Physics-Informed Neural Networks: Fundamental Limitations and Conditional Usefulness

Physics-Informed Neural Networks (PINNs) aim to approximate the solution \(u\) of a differential equation defined over spatial coordinates \(x \in \mathbb{R}^d\), and possibly time \(t\), by representing $u$ with a neural network \(u_\theta\), where \(\theta\) denotes the trainable parameters. Training proceeds by minimizing a composite loss
\[ \mathcal{L}(\theta)=\mathcal{L}_{\mathrm{PDE}} +\mathcal{L}_{\mathrm{BC}} + \mathcal{L}_{\mathrm{IC}}+\mathcal{L}_{\mathrm{data}},\] which enforces the governing PDE, boundary and initial conditions, and any observational data available.

PINNs reduce the PDE residual only indirectly: the residual decreases through adjustments of neural-network parameters rather than through explicit manipulation of discretized solution components or derivative operators. All required derivatives arise from automatic differentiation of the network; their behavior is therefore dictated by the functional form of \(u_\theta\), without the stabilizing structure that classical schemes obtain from meshes, trial spaces, or discrete stencils. Maintaining balance among derivative terms becomes difficult, especially in stiff or high-order PDEs, where multiscale interactions often lead to gradient imbalance, instability, or slow convergence.

Classical numerical methods derived from a variational formulation avoid these difficulties by encoding PDE structure into the discretization. For the Poisson problem \[-\Delta u = f \quad \text{in }\Omega, \qquad u=g \quad \text{on }\partial\Omega, \] the true solution is characterized as the minimizer of the energy functional  \[J(u)=\frac 12 \int_\Omega |\nabla u|^2 dx -\int_\Omega uf dx,  \] subject to the boundary condition \(u|_{\partial\Omega} = g\). Equivalently, the solution satisfies the weak formulation \[\int_\Omega \nabla u\cdot \nabla \varphi\,dx  = \int_\Omega f \varphi\,dx, \qquad \forall \varphi \in H_0^1(\Omega). \]
The variational structure provides coercivity, stability, and a globally coupled formulation; geometry appears exactly through integration over \(\Omega\), and boundary conditions are incorporated directly into the trial and test spaces.

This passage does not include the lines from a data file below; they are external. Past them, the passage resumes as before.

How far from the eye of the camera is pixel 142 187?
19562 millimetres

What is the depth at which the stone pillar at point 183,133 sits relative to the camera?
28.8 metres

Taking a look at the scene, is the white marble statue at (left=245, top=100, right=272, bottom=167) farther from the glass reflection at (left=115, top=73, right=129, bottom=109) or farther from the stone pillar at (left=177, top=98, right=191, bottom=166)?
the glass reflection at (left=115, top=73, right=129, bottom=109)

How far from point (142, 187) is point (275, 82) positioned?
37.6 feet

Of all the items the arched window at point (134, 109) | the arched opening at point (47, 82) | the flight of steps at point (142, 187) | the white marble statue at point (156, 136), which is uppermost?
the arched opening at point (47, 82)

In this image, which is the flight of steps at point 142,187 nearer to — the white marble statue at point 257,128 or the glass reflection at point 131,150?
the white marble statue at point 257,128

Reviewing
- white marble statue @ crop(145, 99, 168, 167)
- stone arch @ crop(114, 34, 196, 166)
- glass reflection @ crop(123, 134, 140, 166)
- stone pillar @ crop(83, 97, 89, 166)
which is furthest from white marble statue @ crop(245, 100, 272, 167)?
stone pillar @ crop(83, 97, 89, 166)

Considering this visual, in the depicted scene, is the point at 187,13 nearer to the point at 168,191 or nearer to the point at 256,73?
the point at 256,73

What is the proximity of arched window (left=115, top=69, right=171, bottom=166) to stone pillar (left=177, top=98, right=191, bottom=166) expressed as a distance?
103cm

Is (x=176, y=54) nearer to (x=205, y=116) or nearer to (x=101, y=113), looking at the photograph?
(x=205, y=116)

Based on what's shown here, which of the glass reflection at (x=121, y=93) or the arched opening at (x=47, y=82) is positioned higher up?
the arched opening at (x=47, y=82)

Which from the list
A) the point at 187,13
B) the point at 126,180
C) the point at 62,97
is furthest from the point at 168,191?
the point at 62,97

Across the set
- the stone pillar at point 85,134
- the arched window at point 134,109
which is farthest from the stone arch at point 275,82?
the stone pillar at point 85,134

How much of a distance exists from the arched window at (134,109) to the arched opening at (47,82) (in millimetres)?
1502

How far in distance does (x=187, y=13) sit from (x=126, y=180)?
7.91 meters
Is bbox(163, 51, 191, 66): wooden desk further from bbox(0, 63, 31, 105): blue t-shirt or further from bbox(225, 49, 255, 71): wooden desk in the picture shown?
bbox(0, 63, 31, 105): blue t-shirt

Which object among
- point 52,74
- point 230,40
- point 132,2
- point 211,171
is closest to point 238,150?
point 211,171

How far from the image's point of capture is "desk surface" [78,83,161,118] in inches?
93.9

Mesh refinement allows accurate resolution near singularities, and convergence properties are well understood. 

These differences are especially visible on non-convex or irregular domains. For the classical L-shaped domain \[ \Omega = (-1,1)^2 \setminus ([0,1]\times[-1,0]), \] the solution exhibits reduced regularity near the reentrant corner. In polar coordinates \((r,\theta)\), \[ u(r,\theta)  \sim r^{2/3} \sin\!\left(\tfrac23\theta\right),\] revealing a singular derivative structure. A finite element method handles this effectively using local mesh refinement and the stability of the weak formulation.  (Here, the angular variable \(\theta\) is unrelated to the neural-network parameter \(\theta\); the distinction is clear from context.) 
A PINN, however, must discover this singularity solely through loss minimization. Since geometry enters only through collocation points, there is no intrinsic mechanism to concentrate resolution near the corner, no stiffness matrix to enforce global structure, and no variational principle to guarantee stability. As a result, the network often converges to an overly smooth approximation that fails to capture the true singular behavior, even when the pointwise PDE residual appears small. Some recent PINN approaches attempt to mitigate this limitation through adaptive or residual-based sampling, which increases the density of collocation points in regions where the residual is large. Although such strategies can partially improve local resolution, they remain heuristic and do not replace the systematic mesh refinement and stability guarantees provided by variational and finite element methods.

These structural weaknesses become more severe for PDE systems with intrinsic constraints, such as the incompressible Navier–Stokes equations, where the divergence-free condition $\nabla\cdot u=0$ is crucial and is enforced in classical solvers through compatible finite element spaces or staggered grids. A PINN, by contrast, imposes incompressibility only through a penalty term. Since pressure enters only via its gradient, the network must learn a coupled velocity–pressure pair while simultaneously minimizing divergence, leading to competing gradients and the absence of the stabilizing structure provided by mesh-based methods. This produces an ill-conditioned optimization problem: even small deviations in $\nabla\cdot u_\theta$ can cause large pressure errors, and solutions may appear locally plausible while violating incompressibility globally.

This contrast reflects a broader principle: variational formulations embed geometric information and operator structure directly into the numerical method, while PINNs attempt to infer such structure indirectly from sampled residuals. The loss function minimized by a PINN is therefore only a surrogate for the true energy or weak formulation of the PDE. As a consequence, a PINN may successfully reduce local pointwise residuals yet still produce inaccurate global solutions, especially on complex or irregular domains where geometric fidelity and operator coupling are essential.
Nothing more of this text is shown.